# Where's the beef?



## Slay the P.E. (Sep 5, 2018)

Exam is in a little over 7 weeks.  The boards are kind of dormant.  Aren't people studying? What's going on?


----------



## cornsnicker3 (Sep 6, 2018)

April 2018 crowd outputted so much content that the October 2018 didn't need to add anything


----------



## monty01 (Sep 6, 2018)

I'm too busy trying to solve these dynamics problems.  There's no way i'm solving these things in 6 minutes


----------



## Slay the P.E. (Sep 6, 2018)

cornsnicker3 said:


> April 2018 crowd outputted so much content that the October 2018 didn't need to add anything


good point.  There might just be a lot of silent reading going on.


----------



## Vel2018 (Sep 11, 2018)

Slay the P.E. said:


> good point.  There might just be a lot of silent reading going on.
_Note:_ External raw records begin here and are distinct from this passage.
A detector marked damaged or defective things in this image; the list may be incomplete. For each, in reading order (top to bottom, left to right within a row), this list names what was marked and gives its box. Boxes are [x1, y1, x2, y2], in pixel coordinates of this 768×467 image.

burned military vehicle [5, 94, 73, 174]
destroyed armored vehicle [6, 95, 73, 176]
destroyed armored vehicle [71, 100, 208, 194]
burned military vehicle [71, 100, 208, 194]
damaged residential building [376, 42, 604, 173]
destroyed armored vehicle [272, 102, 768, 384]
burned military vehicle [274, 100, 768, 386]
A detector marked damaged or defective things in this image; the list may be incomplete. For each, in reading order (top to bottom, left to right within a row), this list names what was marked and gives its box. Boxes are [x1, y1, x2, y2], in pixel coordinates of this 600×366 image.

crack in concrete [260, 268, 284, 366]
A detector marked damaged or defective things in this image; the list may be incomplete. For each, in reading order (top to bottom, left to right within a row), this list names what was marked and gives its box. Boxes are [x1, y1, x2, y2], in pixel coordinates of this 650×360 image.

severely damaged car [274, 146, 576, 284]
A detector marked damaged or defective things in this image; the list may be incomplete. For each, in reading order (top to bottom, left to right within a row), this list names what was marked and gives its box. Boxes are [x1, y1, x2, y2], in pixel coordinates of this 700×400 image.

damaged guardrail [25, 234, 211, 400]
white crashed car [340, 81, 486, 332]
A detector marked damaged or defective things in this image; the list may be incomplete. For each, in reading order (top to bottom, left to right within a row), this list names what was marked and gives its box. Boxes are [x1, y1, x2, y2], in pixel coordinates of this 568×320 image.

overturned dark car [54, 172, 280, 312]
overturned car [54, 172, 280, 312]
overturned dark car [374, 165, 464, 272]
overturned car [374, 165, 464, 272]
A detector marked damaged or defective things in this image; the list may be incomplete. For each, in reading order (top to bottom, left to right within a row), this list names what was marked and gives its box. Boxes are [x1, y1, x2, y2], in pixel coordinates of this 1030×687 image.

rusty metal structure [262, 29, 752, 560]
Think its time for the weekly problems


----------



## Slay the P.E. (Sep 12, 2018)

Vel2018 said:


> Think its time for the weekly problems


We will do that again this term. First one will be September 28, so we can get four new, free problems in the boards before the test.

I'm sure people have dug up the ones from last semester, but those were discussed so heavily, that any questions anyone might have have likely already been answered. I'm guessing that's why we see no activity.


----------



## Kloeb222 (Sep 22, 2018)

Agreed. I think we had a pretty active group for April 18'. Looking forward to the weekly problems


----------